▸ TASK ITEM: Exact copy, no pictures: repeat the data that follows.

Stored data
※

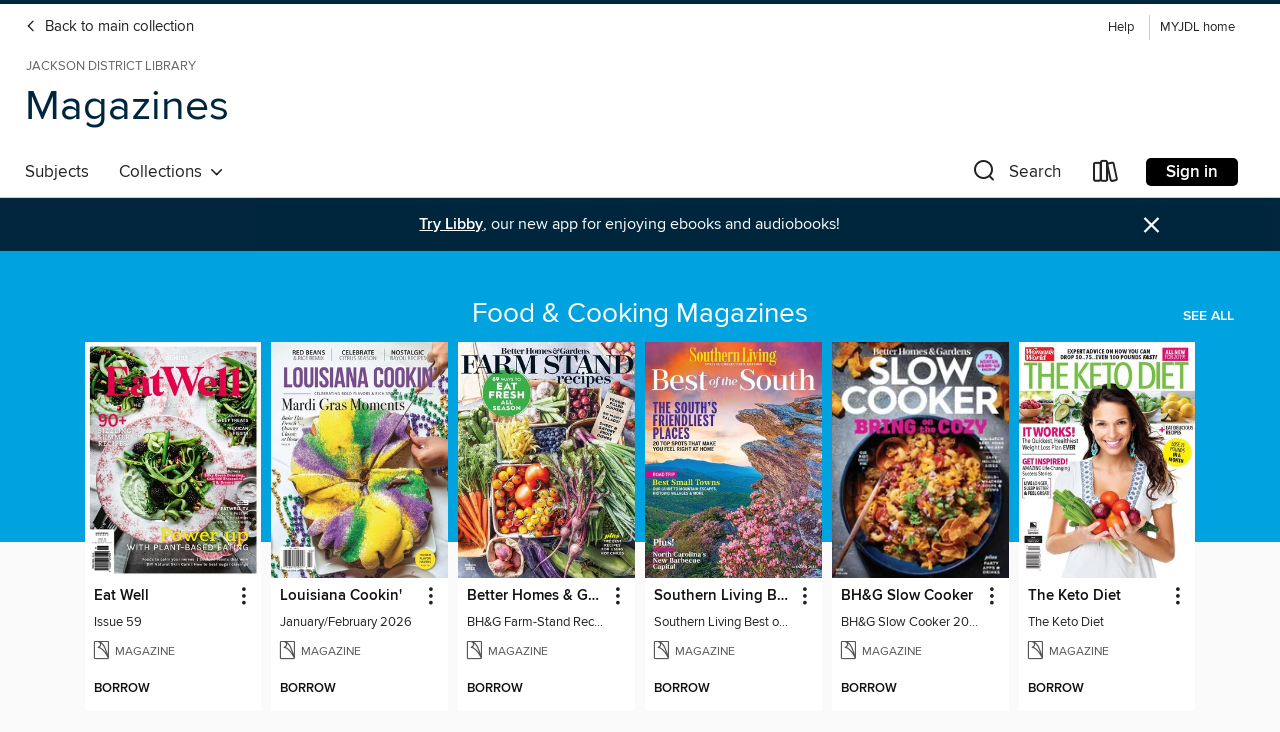

--- FILE ---
content_type: text/css; charset=utf-8
request_url: https://myjdl.overdrive.com/assets/v3/css/45b2cd3100fbdebbdb6e3d5fa7e06ec7/colors.css?primary=%2300a3e0&primaryR=0&primaryG=163&primaryB=224&primaryFontColor=%23000&secondary=%2300263e&secondaryR=0&secondaryG=38&secondaryB=62&secondaryFontColor=%23fff&bannerIsSecondaryColor=false&defaultColor=%23222
body_size: 1586
content:
.primary-color{color:#00a3e0!important}.primary-fill{fill:#00a3e0!important}.primary-background{background-color:#00a3e0}.primary-font{color:#000}.primary-font-highlight-box:before{content:'';position:absolute;display:block;top:0;bottom:0;left:0;right:0;background:#000;opacity:.08}.primary-font-highlight-box:after{content:'';position:absolute;display:block;top:0;bottom:0;left:0;right:0;border:1px dashed #000;opacity:.28}.secondary-font-highlight-box:before{content:'';position:absolute;display:block;top:0;bottom:0;left:0;right:0;background:#fff;opacity:.08}.secondary-font-highlight-box:after{content:'';position:absolute;display:block;top:0;bottom:0;left:0;right:0;border:1px dashed #fff;opacity:.28}.Hero .Hero-banner{background:#00a3e0!important}.Campaign{background:#00a3e0!important}.Campaign-title{color:#000}.Campaign-monochrome-svg{fill:#000}.Campaign-featuredTitle,.Campaign-featuredTitle:hover{color:#000}.Campaign-author,.Campaign-author:hover{color:#000}.Campaign-author:hover,.Campaign-learnMoreLink{color:#000}.Campaign-description{color:#000}.kindle-trouble-container .od-format-button{color:#fff!important}.button.place-a-hold.Button-holdButton{border:2px solid}.button.place-a-hold.Button-holdButton:hover{border:2px solid}.AccountPageMenu-tabListItem{border-color:#00a3e0!important}.primary-color-hover:hover{color:#00a3e0!important}.primary-color-focus:focus{color:#00a3e0!important}.secondary-color{color:#00263e!important}.secondary-fill{fill:#00263e!important}.secondary-color-hoverable{color:#00263e}.secondary-color-hoverable:focus,.secondary-color-hoverable:hover{color:#001e31}.secondary-background{background:#00263e!important;color:#fff!important}.secondary-color-hover:hover{color:#00263e!important}.secondary-background-hover:hover{background:#00263e!important}.secondary-color-focus:focus{color:#00263e!important}.secondary-border-color{border-color:#00263e!important}.secondary-underline{color:#00263e!important;text-decoration:underline}.button.outline[disabled],.button.outline[disabled]:focus,.button.outline[disabled]:hover{color:#666!important;border-color:#666;background:0 0}.spinner{border-bottom:4px solid rgba(255,255,255,.2);border-left:4px solid rgba(255,255,255,.2);border-right:4px solid rgba(255,255,255,.2);border-top:4px solid rgba(255,255,255,.8)}.MergedSite .Header,.nav-container{border-top:4px solid #00263e;background-color:#fff}.notificationDotContainer{background-color:#fff}.BrowseFormats .BrowseFormats-link.is-active:after,.BrowseFormats .BrowseFormats-link:after{background-color:#00a3e0}.icon-account.expanded{color:#00263e!important}.top-bar-section li:not(.has-form) a:not(.button):not(.close-advantage-tout){color:#222;background-color:#fff}.top-bar-section .open li:not(.has-form) a:not(.button):not(.close-advantage-tout){color:#222;background-color:#fff}.notification-bell-svg{fill:#222;stroke:#222}.top-bar-section ul li{color:#222;background:0 0}.top-bar-section ul li:hover{background:0 0}.top-bar-section ul .open li:not(.has-form) a:not(.button):not(.close-advantage-tout){color:#222;background-color:#fff}.content.f-dropdown div h2,.content.f-dropdown div li h2{color:#00a3e0}.title-details .loan-button-audiobook .accordion .accordion-navigation a.primary:focus{box-shadow:none;color:#fff}.title-details .loan-button-audiobook .accordion .accordion-navigation a.primary:hover{color:#fff}.top-bar.expanded .toggle-topbar.menu-icon{color:#00263e}nav.top-bar{background-color:#fff}nav.top-bar li.search-icon i.expanded{color:#00263e}.top-bar.expanded .toggle-topbar.browse a{color:#00263e}ul#lending-period-options-mobile.f-dropdown li a:after,ul#lending-period-options-mobile.f-dropdown li a:hover,ul#lending-period-options.f-dropdown li a:after,ul#lending-period-options.f-dropdown li a:hover{color:#00263e}ul.pagination li.current a:focus,ul.pagination li.current a:hover,ul.pagination li.current button:focus,ul.pagination li.current button:hover{background:#00a3e0}.Toaster-toast:not(.is-burnt),.sample-only-banner{background-color:#00263e;color:#fff}.sample-only-banner__message h1,.sample-only-banner__message h2,.sample-only-banner__message h3,.sample-only-banner__message h4,.sample-only-banner__message h5,.sample-only-banner__message h6{color:#fff}.accordion-navigation .content a li:hover{color:#00263e}.library-card-sign-up a:hover{color:#00a3e0}span.selected,span.selected:hover{border-color:#00263e}.collection-link.primary-color-hover:hover span.selected{border-color:#00a3e0}.Autocompletions .Autocompletions-item.is-active{border-left:solid 2px #00263e!important}[dir=rtl] .Autocompletions .Autocompletions-item.is-active{border-left:inherit!important;border-right:solid 2px #00263e!important}.media-container.list-view ul li .title-container .title-contents .title-header-bar.available-title a{color:#fff;background:#00263e}.Nav-searchIcon--desktop.is-selected{border-bottom:2px solid #00263e}.Nav-collectionsDropLink.open .Nav-collectionsDropArrow{color:#00263e!important}.MobileNav-roomLibraryName,.Nav-room-logo--desktop{color:#00263e!important}.DesktopNavLinks .DesktopNavLinks-link{color:#222}.Nav-accountDropArrow{color:#222}.Nav-collectionsDropArrow{color:#222}.Nav-searchIcon--desktop{color:#222}.Nav-bookshelfIcon--desktop{color:#222}.Nav-advancedSearch{color:#222}.Nav-advancedSearch:hover{color:#222}.Nav-advancedSearch:focus{color:#222}.Nav-advancedSearchCaret{color:#222}.getACardPromoHeader p{color:#222}.MobileNav{background-color:#fff;color:#222}.MobileNav-bookshelfIcon{color:#222}.MobileNav-hamburgerIcon{color:#222}.MobileNav-submitSearch{color:#222}.MobileNav-advancedSearch{color:#000;background-color:#fff}.MobileNav-searchInput{background:0 0!important}.Nav .Nav-searchBar{border-bottom:1px solid #ccc}.MobileNav-roomLogo,.Nav-room-sub-logo--desktop{color:#666}a.Nav-backToMainCollection{color:#222}a.Nav-backToMainCollection:hover{color:#222}.Nav-topRightLink:not(:first-child){border-left:1px solid #cdccd1}[dir=rtl] .Nav-topRightLink:not(:first-child){border-left:inherit;border-right:1px solid #cdccd1}.search-bar input{background:#fff!important}.MobileNav-clearSearchIcon,.Nav-clearSearch{background:#555}p.advantage-tout-text{color:#222}p.advantage-tout-text:hover{color:#222}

※

▸ OUTPUT BELOW:
--- FILE ---
content_type: text/css; charset=utf-8
request_url: https://myjdl.overdrive.com/assets/v3/css/45b2cd3100fbdebbdb6e3d5fa7e06ec7/colors.css?primary=%2300a3e0&primaryR=0&primaryG=163&primaryB=224&primaryFontColor=%23000&secondary=%2300263e&secondaryR=0&secondaryG=38&secondaryB=62&secondaryFontColor=%23fff&bannerIsSecondaryColor=false&defaultColor=%23222
body_size: 1586
content:
.primary-color{color:#00a3e0!important}.primary-fill{fill:#00a3e0!important}.primary-background{background-color:#00a3e0}.primary-font{color:#000}.primary-font-highlight-box:before{content:'';position:absolute;display:block;top:0;bottom:0;left:0;right:0;background:#000;opacity:.08}.primary-font-highlight-box:after{content:'';position:absolute;display:block;top:0;bottom:0;left:0;right:0;border:1px dashed #000;opacity:.28}.secondary-font-highlight-box:before{content:'';position:absolute;display:block;top:0;bottom:0;left:0;right:0;background:#fff;opacity:.08}.secondary-font-highlight-box:after{content:'';position:absolute;display:block;top:0;bottom:0;left:0;right:0;border:1px dashed #fff;opacity:.28}.Hero .Hero-banner{background:#00a3e0!important}.Campaign{background:#00a3e0!important}.Campaign-title{color:#000}.Campaign-monochrome-svg{fill:#000}.Campaign-featuredTitle,.Campaign-featuredTitle:hover{color:#000}.Campaign-author,.Campaign-author:hover{color:#000}.Campaign-author:hover,.Campaign-learnMoreLink{color:#000}.Campaign-description{color:#000}.kindle-trouble-container .od-format-button{color:#fff!important}.button.place-a-hold.Button-holdButton{border:2px solid}.button.place-a-hold.Button-holdButton:hover{border:2px solid}.AccountPageMenu-tabListItem{border-color:#00a3e0!important}.primary-color-hover:hover{color:#00a3e0!important}.primary-color-focus:focus{color:#00a3e0!important}.secondary-color{color:#00263e!important}.secondary-fill{fill:#00263e!important}.secondary-color-hoverable{color:#00263e}.secondary-color-hoverable:focus,.secondary-color-hoverable:hover{color:#001e31}.secondary-background{background:#00263e!important;color:#fff!important}.secondary-color-hover:hover{color:#00263e!important}.secondary-background-hover:hover{background:#00263e!important}.secondary-color-focus:focus{color:#00263e!important}.secondary-border-color{border-color:#00263e!important}.secondary-underline{color:#00263e!important;text-decoration:underline}.button.outline[disabled],.button.outline[disabled]:focus,.button.outline[disabled]:hover{color:#666!important;border-color:#666;background:0 0}.spinner{border-bottom:4px solid rgba(255,255,255,.2);border-left:4px solid rgba(255,255,255,.2);border-right:4px solid rgba(255,255,255,.2);border-top:4px solid rgba(255,255,255,.8)}.MergedSite .Header,.nav-container{border-top:4px solid #00263e;background-color:#fff}.notificationDotContainer{background-color:#fff}.BrowseFormats .BrowseFormats-link.is-active:after,.BrowseFormats .BrowseFormats-link:after{background-color:#00a3e0}.icon-account.expanded{color:#00263e!important}.top-bar-section li:not(.has-form) a:not(.button):not(.close-advantage-tout){color:#222;background-color:#fff}.top-bar-section .open li:not(.has-form) a:not(.button):not(.close-advantage-tout){color:#222;background-color:#fff}.notification-bell-svg{fill:#222;stroke:#222}.top-bar-section ul li{color:#222;background:0 0}.top-bar-section ul li:hover{background:0 0}.top-bar-section ul .open li:not(.has-form) a:not(.button):not(.close-advantage-tout){color:#222;background-color:#fff}.content.f-dropdown div h2,.content.f-dropdown div li h2{color:#00a3e0}.title-details .loan-button-audiobook .accordion .accordion-navigation a.primary:focus{box-shadow:none;color:#fff}.title-details .loan-button-audiobook .accordion .accordion-navigation a.primary:hover{color:#fff}.top-bar.expanded .toggle-topbar.menu-icon{color:#00263e}nav.top-bar{background-color:#fff}nav.top-bar li.search-icon i.expanded{color:#00263e}.top-bar.expanded .toggle-topbar.browse a{color:#00263e}ul#lending-period-options-mobile.f-dropdown li a:after,ul#lending-period-options-mobile.f-dropdown li a:hover,ul#lending-period-options.f-dropdown li a:after,ul#lending-period-options.f-dropdown li a:hover{color:#00263e}ul.pagination li.current a:focus,ul.pagination li.current a:hover,ul.pagination li.current button:focus,ul.pagination li.current button:hover{background:#00a3e0}.Toaster-toast:not(.is-burnt),.sample-only-banner{background-color:#00263e;color:#fff}.sample-only-banner__message h1,.sample-only-banner__message h2,.sample-only-banner__message h3,.sample-only-banner__message h4,.sample-only-banner__message h5,.sample-only-banner__message h6{color:#fff}.accordion-navigation .content a li:hover{color:#00263e}.library-card-sign-up a:hover{color:#00a3e0}span.selected,span.selected:hover{border-color:#00263e}.collection-link.primary-color-hover:hover span.selected{border-color:#00a3e0}.Autocompletions .Autocompletions-item.is-active{border-left:solid 2px #00263e!important}[dir=rtl] .Autocompletions .Autocompletions-item.is-active{border-left:inherit!important;border-right:solid 2px #00263e!important}.media-container.list-view ul li .title-container .title-contents .title-header-bar.available-title a{color:#fff;background:#00263e}.Nav-searchIcon--desktop.is-selected{border-bottom:2px solid #00263e}.Nav-collectionsDropLink.open .Nav-collectionsDropArrow{color:#00263e!important}.MobileNav-roomLibraryName,.Nav-room-logo--desktop{color:#00263e!important}.DesktopNavLinks .DesktopNavLinks-link{color:#222}.Nav-accountDropArrow{color:#222}.Nav-collectionsDropArrow{color:#222}.Nav-searchIcon--desktop{color:#222}.Nav-bookshelfIcon--desktop{color:#222}.Nav-advancedSearch{color:#222}.Nav-advancedSearch:hover{color:#222}.Nav-advancedSearch:focus{color:#222}.Nav-advancedSearchCaret{color:#222}.getACardPromoHeader p{color:#222}.MobileNav{background-color:#fff;color:#222}.MobileNav-bookshelfIcon{color:#222}.MobileNav-hamburgerIcon{color:#222}.MobileNav-submitSearch{color:#222}.MobileNav-advancedSearch{color:#000;background-color:#fff}.MobileNav-searchInput{background:0 0!important}.Nav .Nav-searchBar{border-bottom:1px solid #ccc}.MobileNav-roomLogo,.Nav-room-sub-logo--desktop{color:#666}a.Nav-backToMainCollection{color:#222}a.Nav-backToMainCollection:hover{color:#222}.Nav-topRightLink:not(:first-child){border-left:1px solid #cdccd1}[dir=rtl] .Nav-topRightLink:not(:first-child){border-left:inherit;border-right:1px solid #cdccd1}.search-bar input{background:#fff!important}.MobileNav-clearSearchIcon,.Nav-clearSearch{background:#555}p.advantage-tout-text{color:#222}p.advantage-tout-text:hover{color:#222}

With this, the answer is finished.